There’s no doubt that massage therapy is a rewarding job; how could it not feel good to see the results of helping people along in their quest for wellness on a daily basis? And it’s not often you hear people complain about their massage therapist, for whom they usually only have smiles, warm feelings, and gratitude. It can also be a financially fulfilling career, with the 2011 median salary estimated at around $40,000 per year and job opportunities expected to continue growing far into the future. Massage is now increasingly recognized as an essential element of healthcare, many insurance companies now offer massage coverage, and massage has become a valued practice in many hospitals, chiropractic offices, retirement homes, spas, and fitness centers.

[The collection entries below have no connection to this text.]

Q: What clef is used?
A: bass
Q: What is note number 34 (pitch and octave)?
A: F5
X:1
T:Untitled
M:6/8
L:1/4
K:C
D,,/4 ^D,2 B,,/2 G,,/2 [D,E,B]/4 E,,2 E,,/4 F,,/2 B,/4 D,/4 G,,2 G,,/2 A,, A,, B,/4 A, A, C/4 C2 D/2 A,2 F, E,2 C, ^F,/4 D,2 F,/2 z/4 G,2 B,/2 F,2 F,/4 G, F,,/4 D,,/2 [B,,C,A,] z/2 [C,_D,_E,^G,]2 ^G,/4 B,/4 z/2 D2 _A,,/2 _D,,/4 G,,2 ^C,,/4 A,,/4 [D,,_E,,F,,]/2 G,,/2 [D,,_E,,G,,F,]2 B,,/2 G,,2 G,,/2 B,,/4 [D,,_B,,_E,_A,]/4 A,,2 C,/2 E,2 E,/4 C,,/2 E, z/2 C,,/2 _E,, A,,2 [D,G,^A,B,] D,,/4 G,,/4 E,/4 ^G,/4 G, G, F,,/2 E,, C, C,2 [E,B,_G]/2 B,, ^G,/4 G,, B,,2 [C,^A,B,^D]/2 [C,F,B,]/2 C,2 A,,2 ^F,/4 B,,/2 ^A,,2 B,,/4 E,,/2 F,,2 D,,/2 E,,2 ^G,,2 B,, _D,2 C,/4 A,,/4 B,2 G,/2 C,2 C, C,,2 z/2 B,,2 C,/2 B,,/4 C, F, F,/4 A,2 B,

Though it may not be the purely blissful path that many people believe, massage therapy is nonetheless a calling that will continue to attract many of us. In order to provide tranquility for our clients, massage must be both demanding and truly fulfilling work. Like a duck that looks calm above water, but is paddling like heck below; a good massage therapist offers a serenity and safety to clients that is built on the hard work of learning science, gaining wisdom in one’s hands, and seeking sometimes painful self-growth.

[1] Different states use different terminology to refer to massage therapists who are trained and licensed. In Oregon, the legal term is Licensed Massage Therapist, but others use Licensed Massage Practitioner, Certified Massage Therapist, and more.